## TASK OBJECTIVE
Return the listing word for word, as given.

## DATA SUPPLIED
^^^^^^^^

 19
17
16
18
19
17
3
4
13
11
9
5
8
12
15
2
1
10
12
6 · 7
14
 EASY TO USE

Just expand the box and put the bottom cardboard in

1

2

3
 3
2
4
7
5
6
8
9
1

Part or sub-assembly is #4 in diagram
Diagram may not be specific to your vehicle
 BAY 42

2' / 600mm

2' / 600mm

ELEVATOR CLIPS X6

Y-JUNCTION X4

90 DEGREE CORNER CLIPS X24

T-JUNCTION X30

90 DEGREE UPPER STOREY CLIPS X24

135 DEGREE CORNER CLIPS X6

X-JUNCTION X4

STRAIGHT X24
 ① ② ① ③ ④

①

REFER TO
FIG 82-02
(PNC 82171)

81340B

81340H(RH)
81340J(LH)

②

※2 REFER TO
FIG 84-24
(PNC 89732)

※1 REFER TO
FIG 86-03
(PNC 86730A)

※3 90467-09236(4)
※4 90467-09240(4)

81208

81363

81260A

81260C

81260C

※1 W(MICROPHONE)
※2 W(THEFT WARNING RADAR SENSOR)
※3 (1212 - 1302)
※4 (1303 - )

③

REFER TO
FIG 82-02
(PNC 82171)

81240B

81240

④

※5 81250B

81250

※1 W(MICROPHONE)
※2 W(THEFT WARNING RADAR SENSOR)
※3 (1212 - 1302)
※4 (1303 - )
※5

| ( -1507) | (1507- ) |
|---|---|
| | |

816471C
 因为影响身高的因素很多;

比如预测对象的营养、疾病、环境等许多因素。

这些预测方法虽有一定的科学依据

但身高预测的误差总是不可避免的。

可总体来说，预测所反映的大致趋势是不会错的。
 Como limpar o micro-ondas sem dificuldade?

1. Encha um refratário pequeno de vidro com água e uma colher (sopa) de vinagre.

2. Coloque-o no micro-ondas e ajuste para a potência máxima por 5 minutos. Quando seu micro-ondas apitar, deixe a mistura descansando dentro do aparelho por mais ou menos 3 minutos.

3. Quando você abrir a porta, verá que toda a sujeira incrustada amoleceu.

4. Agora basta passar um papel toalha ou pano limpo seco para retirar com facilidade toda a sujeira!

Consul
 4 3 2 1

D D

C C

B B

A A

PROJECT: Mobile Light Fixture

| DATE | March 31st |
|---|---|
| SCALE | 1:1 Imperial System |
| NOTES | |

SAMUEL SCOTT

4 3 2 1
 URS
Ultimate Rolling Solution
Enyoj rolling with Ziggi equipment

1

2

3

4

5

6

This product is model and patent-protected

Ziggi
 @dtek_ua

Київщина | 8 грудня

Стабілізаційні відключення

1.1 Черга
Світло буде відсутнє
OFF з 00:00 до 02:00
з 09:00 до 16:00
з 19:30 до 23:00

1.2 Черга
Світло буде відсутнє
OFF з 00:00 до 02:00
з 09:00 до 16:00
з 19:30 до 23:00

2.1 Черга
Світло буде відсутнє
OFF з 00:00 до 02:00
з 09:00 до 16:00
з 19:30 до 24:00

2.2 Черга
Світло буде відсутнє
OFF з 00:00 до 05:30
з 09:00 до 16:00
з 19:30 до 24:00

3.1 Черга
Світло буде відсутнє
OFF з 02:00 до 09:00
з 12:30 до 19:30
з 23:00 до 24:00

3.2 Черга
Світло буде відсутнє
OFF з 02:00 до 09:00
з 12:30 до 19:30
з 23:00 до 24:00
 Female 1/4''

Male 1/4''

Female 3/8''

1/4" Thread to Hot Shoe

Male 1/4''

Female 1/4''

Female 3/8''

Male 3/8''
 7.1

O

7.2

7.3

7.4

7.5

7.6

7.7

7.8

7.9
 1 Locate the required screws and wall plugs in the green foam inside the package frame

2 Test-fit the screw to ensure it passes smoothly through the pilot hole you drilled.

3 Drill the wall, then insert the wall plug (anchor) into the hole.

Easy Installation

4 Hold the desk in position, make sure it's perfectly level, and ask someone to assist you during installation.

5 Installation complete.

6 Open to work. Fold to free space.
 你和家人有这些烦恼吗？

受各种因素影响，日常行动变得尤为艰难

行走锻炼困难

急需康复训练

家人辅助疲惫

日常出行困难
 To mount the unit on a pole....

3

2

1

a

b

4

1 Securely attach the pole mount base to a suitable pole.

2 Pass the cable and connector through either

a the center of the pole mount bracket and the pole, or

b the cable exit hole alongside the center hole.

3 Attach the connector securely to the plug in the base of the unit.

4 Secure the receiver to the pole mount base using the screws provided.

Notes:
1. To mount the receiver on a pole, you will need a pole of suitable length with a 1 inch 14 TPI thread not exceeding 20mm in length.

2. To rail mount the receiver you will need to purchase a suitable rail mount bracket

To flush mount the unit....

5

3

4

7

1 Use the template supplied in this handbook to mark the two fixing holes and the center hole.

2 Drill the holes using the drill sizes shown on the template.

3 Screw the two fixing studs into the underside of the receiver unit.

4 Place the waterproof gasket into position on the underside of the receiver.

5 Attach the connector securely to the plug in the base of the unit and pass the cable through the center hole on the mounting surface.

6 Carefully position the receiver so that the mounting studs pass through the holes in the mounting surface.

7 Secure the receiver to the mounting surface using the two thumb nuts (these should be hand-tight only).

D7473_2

^^^^^^^^

## REPLY TO THE EXERCISE
 19
17
16
18
19
17
3
4
13
11
9
5
8
12
15
2
1
10
12
6 · 7
14
 EASY TO USE

Just expand the box and put the bottom cardboard in

1

2

3
 3
2
4
7
5
6
8
9
1

Part or sub-assembly is #4 in diagram
Diagram may not be specific to your vehicle
 BAY 42

2' / 600mm

2' / 600mm

ELEVATOR CLIPS X6

Y-JUNCTION X4

90 DEGREE CORNER CLIPS X24

T-JUNCTION X30

90 DEGREE UPPER STOREY CLIPS X24

135 DEGREE CORNER CLIPS X6

X-JUNCTION X4

STRAIGHT X24
 ① ② ① ③ ④

①

REFER TO
FIG 82-02
(PNC 82171)

81340B

81340H(RH)
81340J(LH)

②

※2 REFER TO
FIG 84-24
(PNC 89732)

※1 REFER TO
FIG 86-03
(PNC 86730A)

※3 90467-09236(4)
※4 90467-09240(4)

81208

81363

81260A

81260C

81260C

※1 W(MICROPHONE)
※2 W(THEFT WARNING RADAR SENSOR)
※3 (1212 - 1302)
※4 (1303 - )

③

REFER TO
FIG 82-02
(PNC 82171)

81240B

81240

④

※5 81250B

81250

※1 W(MICROPHONE)
※2 W(THEFT WARNING RADAR SENSOR)
※3 (1212 - 1302)
※4 (1303 - )
※5

| ( -1507) | (1507- ) |
|---|---|
| | |

816471C
 因为影响身高的因素很多;

比如预测对象的营养、疾病、环境等许多因素。

这些预测方法虽有一定的科学依据

但身高预测的误差总是不可避免的。

可总体来说，预测所反映的大致趋势是不会错的。
 Como limpar o micro-ondas sem dificuldade?

1. Encha um refratário pequeno de vidro com água e uma colher (sopa) de vinagre.

2. Coloque-o no micro-ondas e ajuste para a potência máxima por 5 minutos. Quando seu micro-ondas apitar, deixe a mistura descansando dentro do aparelho por mais ou menos 3 minutos.

3. Quando você abrir a porta, verá que toda a sujeira incrustada amoleceu.

4. Agora basta passar um papel toalha ou pano limpo seco para retirar com facilidade toda a sujeira!

Consul
 4 3 2 1

D D

C C

B B

A A

PROJECT: Mobile Light Fixture

| DATE | March 31st |
|---|---|
| SCALE | 1:1 Imperial System |
| NOTES | |

SAMUEL SCOTT

4 3 2 1
 URS
Ultimate Rolling Solution
Enyoj rolling with Ziggi equipment

1

2

3

4

5

6

This product is model and patent-protected

Ziggi
 @dtek_ua

Київщина | 8 грудня

Стабілізаційні відключення

1.1 Черга
Світло буде відсутнє
OFF з 00:00 до 02:00
з 09:00 до 16:00
з 19:30 до 23:00

1.2 Черга
Світло буде відсутнє
OFF з 00:00 до 02:00
з 09:00 до 16:00
з 19:30 до 23:00

2.1 Черга
Світло буде відсутнє
OFF з 00:00 до 02:00
з 09:00 до 16:00
з 19:30 до 24:00

2.2 Черга
Світло буде відсутнє
OFF з 00:00 до 05:30
з 09:00 до 16:00
з 19:30 до 24:00

3.1 Черга
Світло буде відсутнє
OFF з 02:00 до 09:00
з 12:30 до 19:30
з 23:00 до 24:00

3.2 Черга
Світло буде відсутнє
OFF з 02:00 до 09:00
з 12:30 до 19:30
з 23:00 до 24:00
 Female 1/4''

Male 1/4''

Female 3/8''

1/4" Thread to Hot Shoe

Male 1/4''

Female 1/4''

Female 3/8''

Male 3/8''
 7.1

O

7.2

7.3

7.4

7.5

7.6

7.7

7.8

7.9
 1 Locate the required screws and wall plugs in the green foam inside the package frame

2 Test-fit the screw to ensure it passes smoothly through the pilot hole you drilled.

3 Drill the wall, then insert the wall plug (anchor) into the hole.

Easy Installation

4 Hold the desk in position, make sure it's perfectly level, and ask someone to assist you during installation.

5 Installation complete.

6 Open to work. Fold to free space.
 你和家人有这些烦恼吗？

受各种因素影响，日常行动变得尤为艰难

行走锻炼困难

急需康复训练

家人辅助疲惫

日常出行困难
 To mount the unit on a pole....

3

2

1

a

b

4

1 Securely attach the pole mount base to a suitable pole.

2 Pass the cable and connector through either

a the center of the pole mount bracket and the pole, or

b the cable exit hole alongside the center hole.

3 Attach the connector securely to the plug in the base of the unit.

4 Secure the receiver to the pole mount base using the screws provided.

Notes:
1. To mount the receiver on a pole, you will need a pole of suitable length with a 1 inch 14 TPI thread not exceeding 20mm in length.

2. To rail mount the receiver you will need to purchase a suitable rail mount bracket

To flush mount the unit....

5

3

4

7

1 Use the template supplied in this handbook to mark the two fixing holes and the center hole.

2 Drill the holes using the drill sizes shown on the template.

3 Screw the two fixing studs into the underside of the receiver unit.

4 Place the waterproof gasket into position on the underside of the receiver.

5 Attach the connector securely to the plug in the base of the unit and pass the cable through the center hole on the mounting surface.

6 Carefully position the receiver so that the mounting studs pass through the holes in the mounting surface.

7 Secure the receiver to the mounting surface using the two thumb nuts (these should be hand-tight only).

D7473_2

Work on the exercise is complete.